If, for example, an illness is regarded as being in the terminal phase and the plan is to provide only compassionate and palliative care, ethical considerations indicate that a tube/vein supply of nutrients or fluid need only be given to relieve symptoms and should not necessarily be used to prolong survival. In cases where benefits are in doubt, a planned time limited trial of artificial feeding may be useful.
Whenever nutrition support is used, patients should give their consent and a competent patient’s refusal is binding. If a patient lacks the competence to make a decision, the patient’s doctor should seek to ascertain whether the patient expressed previous views about the type of treatment that he or she would wish to receive if the present state of incompetence occurred. If no such views can be identified, any decisions on tube or vein provision of food and/or fluids should involve consultation with the family and all members of the health care team.
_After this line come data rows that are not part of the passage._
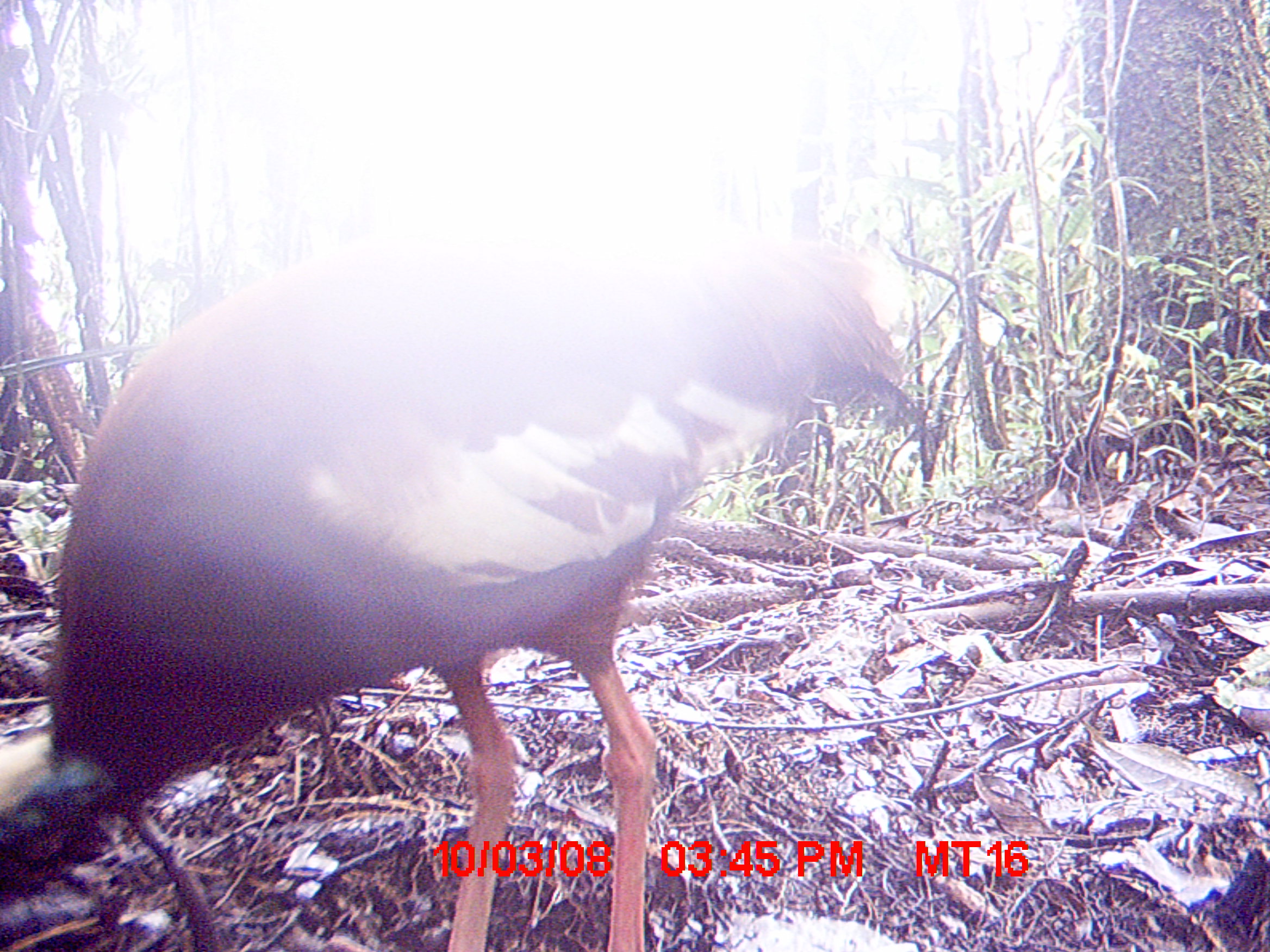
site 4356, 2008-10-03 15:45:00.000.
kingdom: Animalia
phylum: Chordata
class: Aves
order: Pelecaniformes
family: Threskiornithidae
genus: Lophotibis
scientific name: Lophotibis cristata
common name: madagascan ibis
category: lophotibis cristataa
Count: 2.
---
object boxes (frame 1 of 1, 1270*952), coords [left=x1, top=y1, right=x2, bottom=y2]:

However, under current English law, relatives or a nominated proxy cannot make a decision on behalf of an adult patient and so cannot override the clinician’s decision. Special considerations apply in relation to children and application to the court should be made regarding the legality of withdrawing artificial hydration and nutrition from a patient in a persistent vegetative state.
Under specified circumstances, it can be legal to enforce nutritional treatment for an unwilling patient with a mental disorder. This includes anorexia nervosa, in which it is considered that severe malnourishment per se can render patients incompetent of making rational decisions regarding their care.